ICE immigration tactics are shocking more Americans as US-Mexico border operations move north

Source: The Conversation – USA – By Kelsey Norman, Fellow for the Middle East, Baker Institute for Public Policy, Rice University

Federal agents deploy tear gas as residents protest a federal agent-involved shooting during an immigration enforcement operation in Minneapolis, Minn., on Jan. 14, 2026. Madison Thorn/Anadolu via Getty Images

Over the past year, images of masked, heavily armed Immigration and Customs Enforcement agents arresting men, women and children – outside of courts, at schools and homes – have become common across the United States.

The video of an ICE agent shooting and killing Renee Nicole Good – a U.S. citizen – in Minnesota on Jan. 7, 2026, is one example of the brazen, sometimes deadly tactics that the agency employs.

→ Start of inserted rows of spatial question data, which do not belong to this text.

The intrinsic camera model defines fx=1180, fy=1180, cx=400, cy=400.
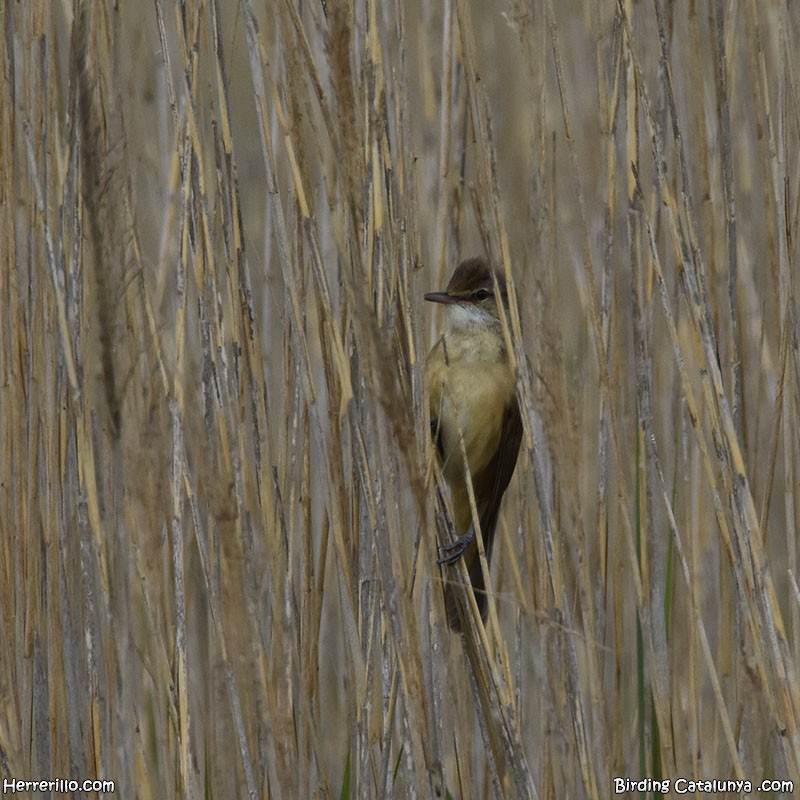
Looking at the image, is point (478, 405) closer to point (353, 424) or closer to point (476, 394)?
point (476, 394)

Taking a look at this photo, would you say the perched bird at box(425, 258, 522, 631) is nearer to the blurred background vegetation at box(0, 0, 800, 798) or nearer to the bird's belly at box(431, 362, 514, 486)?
the bird's belly at box(431, 362, 514, 486)

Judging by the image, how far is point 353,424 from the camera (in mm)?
1311

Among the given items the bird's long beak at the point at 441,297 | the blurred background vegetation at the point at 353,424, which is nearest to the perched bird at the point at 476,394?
the bird's long beak at the point at 441,297

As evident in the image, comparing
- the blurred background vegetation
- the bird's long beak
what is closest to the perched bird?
the bird's long beak

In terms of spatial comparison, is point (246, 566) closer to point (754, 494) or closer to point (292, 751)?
point (292, 751)

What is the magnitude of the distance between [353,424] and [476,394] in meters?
0.92

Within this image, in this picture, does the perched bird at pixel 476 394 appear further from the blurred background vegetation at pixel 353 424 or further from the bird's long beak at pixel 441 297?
the blurred background vegetation at pixel 353 424

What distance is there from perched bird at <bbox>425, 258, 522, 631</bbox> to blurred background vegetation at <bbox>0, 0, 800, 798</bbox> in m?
0.32

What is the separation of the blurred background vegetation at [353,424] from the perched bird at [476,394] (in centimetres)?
32

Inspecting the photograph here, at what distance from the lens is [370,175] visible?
4.39 ft

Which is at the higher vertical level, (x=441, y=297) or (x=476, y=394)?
(x=441, y=297)

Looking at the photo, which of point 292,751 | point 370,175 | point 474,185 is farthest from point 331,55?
point 292,751

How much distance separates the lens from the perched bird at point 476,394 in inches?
84.1

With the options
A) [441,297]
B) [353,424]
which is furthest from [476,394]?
[353,424]
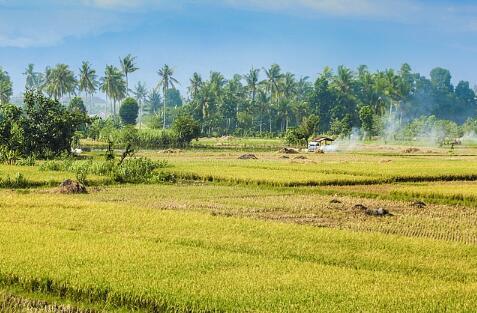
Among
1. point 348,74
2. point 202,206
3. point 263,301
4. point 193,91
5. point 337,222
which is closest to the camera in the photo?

Part of the reason why recent ICE tactics have shocked Americans is because most people haven’t seen them before. Historically, the country’s militarized immigration enforcement practices have played out closer to the U.S.-Mexico border. And for decades, agents with Customs and Border Protection have carried out most deportations near the border, not ICE.

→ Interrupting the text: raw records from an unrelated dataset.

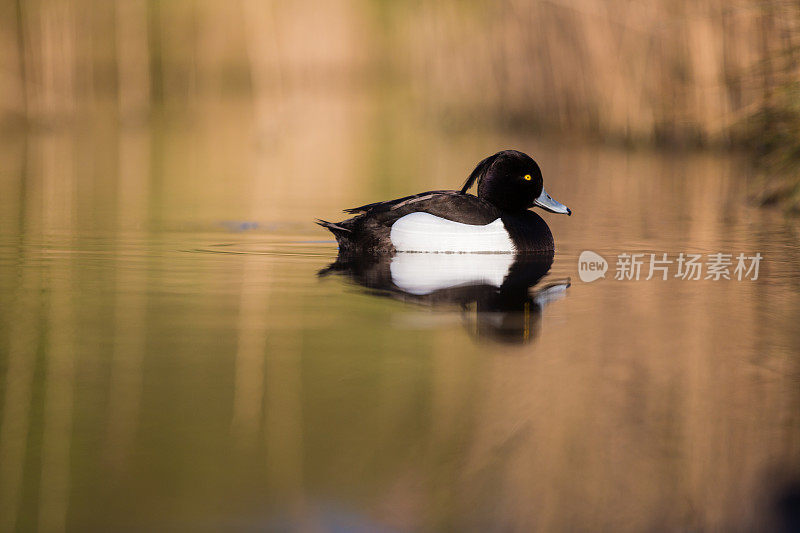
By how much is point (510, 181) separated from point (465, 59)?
1054 cm

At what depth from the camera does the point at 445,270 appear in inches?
222

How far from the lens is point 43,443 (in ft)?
8.59

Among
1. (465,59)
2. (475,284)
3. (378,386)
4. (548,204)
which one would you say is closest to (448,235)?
(548,204)

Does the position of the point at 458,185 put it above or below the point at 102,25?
below

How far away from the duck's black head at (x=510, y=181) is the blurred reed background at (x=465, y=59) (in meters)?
1.66

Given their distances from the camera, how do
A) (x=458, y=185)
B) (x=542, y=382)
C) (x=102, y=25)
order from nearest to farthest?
1. (x=542, y=382)
2. (x=458, y=185)
3. (x=102, y=25)

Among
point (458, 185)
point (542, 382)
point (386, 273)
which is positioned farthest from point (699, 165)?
point (542, 382)

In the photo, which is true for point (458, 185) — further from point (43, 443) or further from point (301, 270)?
point (43, 443)

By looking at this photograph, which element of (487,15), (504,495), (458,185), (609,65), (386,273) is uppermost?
(487,15)

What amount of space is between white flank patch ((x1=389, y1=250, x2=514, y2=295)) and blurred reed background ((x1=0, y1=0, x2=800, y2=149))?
223 centimetres

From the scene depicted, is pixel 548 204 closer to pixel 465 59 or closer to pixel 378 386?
pixel 378 386

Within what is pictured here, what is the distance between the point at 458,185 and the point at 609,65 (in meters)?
3.55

From 2010-2020, nearly 80% of all deportations were initiated at or near the U.S.-Mexico border. During the COVID-19 pandemic, that number jumped to 98%, as both the Trump and Biden administrations utilized Title 42, a public health statute that allowed the government to rapidly deport recently arrived migrants.

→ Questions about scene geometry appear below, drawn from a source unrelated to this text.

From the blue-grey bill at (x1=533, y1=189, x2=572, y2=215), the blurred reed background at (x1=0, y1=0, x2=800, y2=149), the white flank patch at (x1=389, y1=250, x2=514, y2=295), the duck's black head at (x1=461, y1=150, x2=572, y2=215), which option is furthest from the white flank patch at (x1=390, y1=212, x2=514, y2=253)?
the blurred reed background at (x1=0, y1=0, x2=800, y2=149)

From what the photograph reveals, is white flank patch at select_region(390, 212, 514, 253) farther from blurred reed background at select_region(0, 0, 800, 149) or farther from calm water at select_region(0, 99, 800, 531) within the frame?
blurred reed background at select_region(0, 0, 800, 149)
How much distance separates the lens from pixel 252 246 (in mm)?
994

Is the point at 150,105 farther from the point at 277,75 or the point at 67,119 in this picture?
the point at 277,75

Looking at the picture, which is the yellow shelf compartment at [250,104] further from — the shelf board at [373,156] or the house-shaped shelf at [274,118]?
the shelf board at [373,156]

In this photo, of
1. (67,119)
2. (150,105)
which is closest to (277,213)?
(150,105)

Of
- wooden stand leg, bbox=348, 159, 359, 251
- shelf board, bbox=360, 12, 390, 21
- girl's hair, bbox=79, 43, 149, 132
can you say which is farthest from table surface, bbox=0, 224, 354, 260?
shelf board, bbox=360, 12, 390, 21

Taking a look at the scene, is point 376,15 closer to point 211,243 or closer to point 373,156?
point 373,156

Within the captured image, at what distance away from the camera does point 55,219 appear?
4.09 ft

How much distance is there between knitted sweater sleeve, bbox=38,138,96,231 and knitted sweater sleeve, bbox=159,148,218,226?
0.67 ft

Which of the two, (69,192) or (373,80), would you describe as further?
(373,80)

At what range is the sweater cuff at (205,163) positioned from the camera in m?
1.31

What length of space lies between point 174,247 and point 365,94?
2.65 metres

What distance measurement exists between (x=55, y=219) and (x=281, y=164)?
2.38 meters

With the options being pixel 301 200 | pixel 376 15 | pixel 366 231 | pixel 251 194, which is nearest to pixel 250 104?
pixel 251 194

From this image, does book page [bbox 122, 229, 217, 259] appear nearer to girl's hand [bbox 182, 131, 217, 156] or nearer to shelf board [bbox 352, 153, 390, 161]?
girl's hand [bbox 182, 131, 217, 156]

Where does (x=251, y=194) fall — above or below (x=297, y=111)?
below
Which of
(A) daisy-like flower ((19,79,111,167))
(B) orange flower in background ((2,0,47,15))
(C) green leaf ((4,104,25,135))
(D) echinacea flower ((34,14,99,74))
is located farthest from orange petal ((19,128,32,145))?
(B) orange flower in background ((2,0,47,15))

But Trump during his second presidency has greatly shifted immigration enforcement north into the interior of the U.S. And ICE has played a central role.

As international migration and human rights scholars, we have examined recent federal immigration policy to determine why ICE has become the main agency detaining and deporting migrants as far away from the southern border as snowy Minnesota.

And we have also explored how the transition in immigration control from the southern border to more Americans’ front lawns could be shifting the public’s views on deportation tactics.

Migration as a threat

ICE is a relatively new agency. The 2002 Homeland Security Act, passed in the wake of the Sept. 11, 2001, terrorist attacks, created the Department of Homeland Security, known as DHS, by merging the U.S. Customs Service – previously under Treasury Department control – and the Immigration and Naturalization Service, formerly under the Justice Department.

DHS has 22 agencies, including three that focus on immigration: Customs and Border Protection, ICE and U.S. Citizenship and Immigration Services, which manages legal immigration and naturalization.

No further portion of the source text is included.